In this activity, students learn how to effectively use AI tools to generate feedback on their own work. By formulating targeted prompts and asking questions, they develop not only their writing and reflection skills but also their AI literacy. The activity encourages critical thinking: students evaluate the quality of AI feedback and compare it with feedback from a teacher. This helps them not to trust AI blindly, but to use it consciously and strategically as a learning tool.
- Activity goal
- Assess | Practice skills | Reflect
- When
- In class
- Where
- Online
- Duration
- < 60 minutes| > 60 minutes
- Group size
- Small | Medium
Step-by-step plan
Step 1: Introduction
The teacher briefly explains what a good prompt is and the goal of the activity: students learn to use AI purposefully as a feedback provider and to critically assess the quality of that feedback. Optionally, show an example prompt and highlight the importance of a clear role, context, and assessment criteria (see tips & tricks).
Step 2: Getting started
Students formulate a targeted prompt in which they explicitly ask the AI to take on the role of a feedback provider (e.g., “You are a critical teacher…”). They then paste their own work into the chat and add relevant assessment criteria or a rubric.
Step 3: Collecting feedback
Students ask the AI to provide structured feedback on their work, focusing on strengths, areas for improvement, and concrete suggestions for improvement.
Step 4: Deepening
Students ask follow-up questions to clarify or deepen the feedback, for example by asking for examples, additional explanations, or further justification.
Step 5: Conclude with a brief reflection
Wrap up the activity together by discussing which parts were difficult, what helped make progress, and how students now feel about the course objectives. This makes the learning outcomes explicit.
Step 6: Reflection on feedback
Students assess the quality and usefulness of the AI feedback using targeted questions, such as:
- Is the feedback concrete and specific?
- Are comments substantiated and linked to the criteria?
- Is the feedback correct in terms of content?
- To what extent is the feedback useful for improving the work?
Example prompt:
You are an experienced teacher and assessor in the field of [field of study]. You provide constructive, honest, and concrete feedback on student work, with the aim of improving the work based on the criteria and steps I provide to you.
Below is my assignment:
[paste your text here]
Assess my work based on the following criteria:
[criterion 1, e.g., clarity of the main question]
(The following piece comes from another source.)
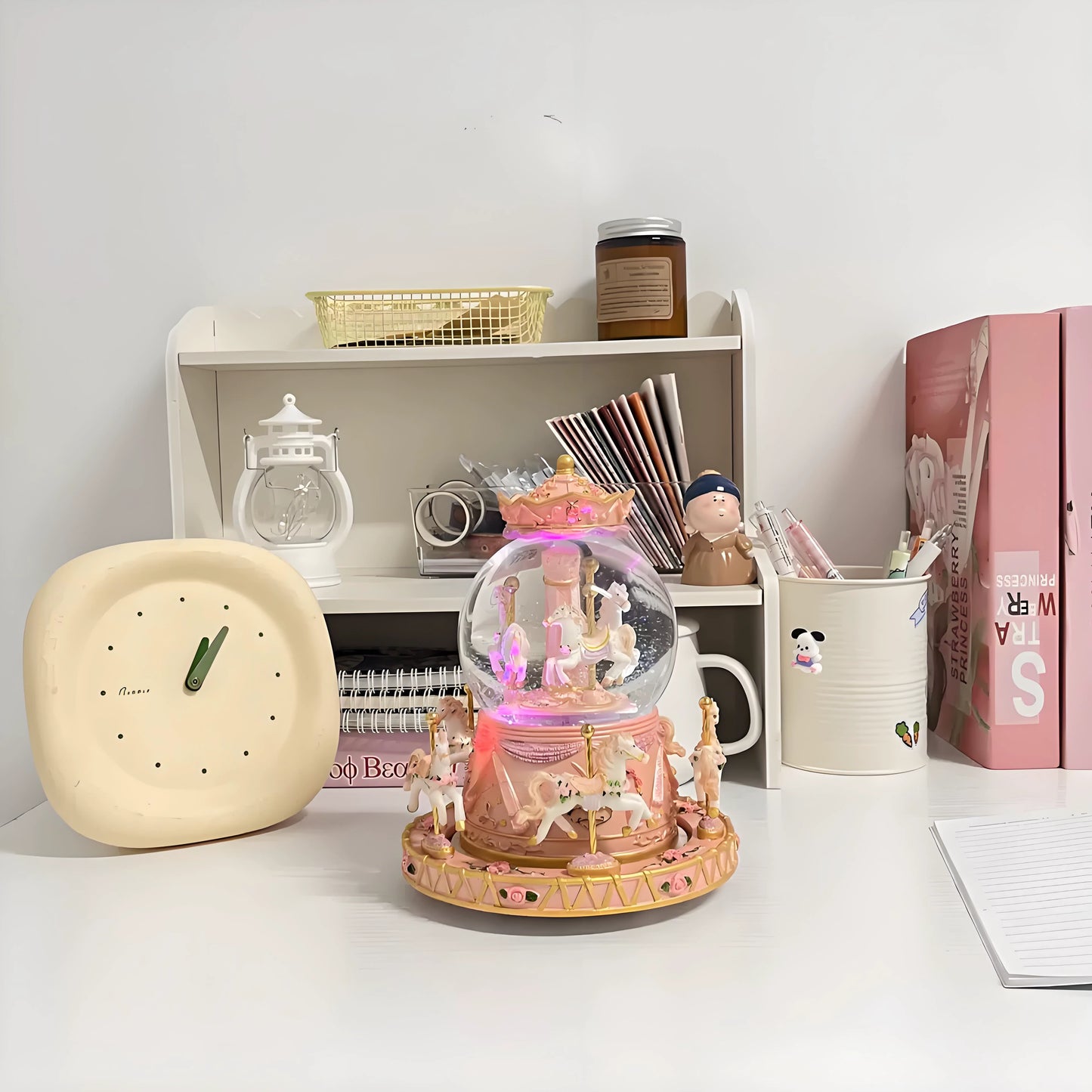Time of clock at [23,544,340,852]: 1:06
[criterion 2, e.g., quality of argumentation]
[criterion 3, e.g., structure and organisation]
[criterion 4, e.g., use of sources]
Carry out the following steps:
- Give a brief general assessment of my work (max. 5 sentences).
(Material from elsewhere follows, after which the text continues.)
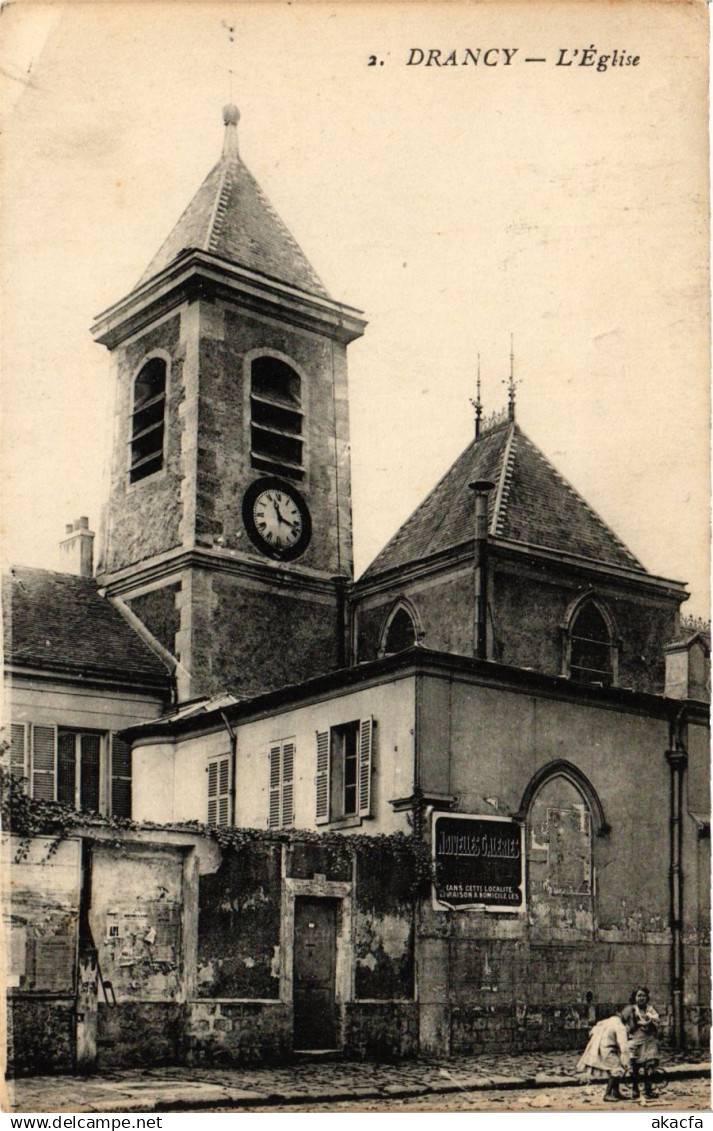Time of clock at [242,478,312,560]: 11:17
- Then name the strengths, and for each point explain why it is strong.
- Then name the most important areas for improvement, and for each point explain why it needs improvement.
- For each point of improvement, provide concrete and actionable suggestions (i.e., what exactly should I do differently?).
- Where possible, refer to specific parts of my text.
Extra prompts:
- If my text is unclear, first ask clarifying questions before providing feedback.
- If something is already good, do not give general compliments but explain what makes it effective.
- Be specific and avoid vague feedback.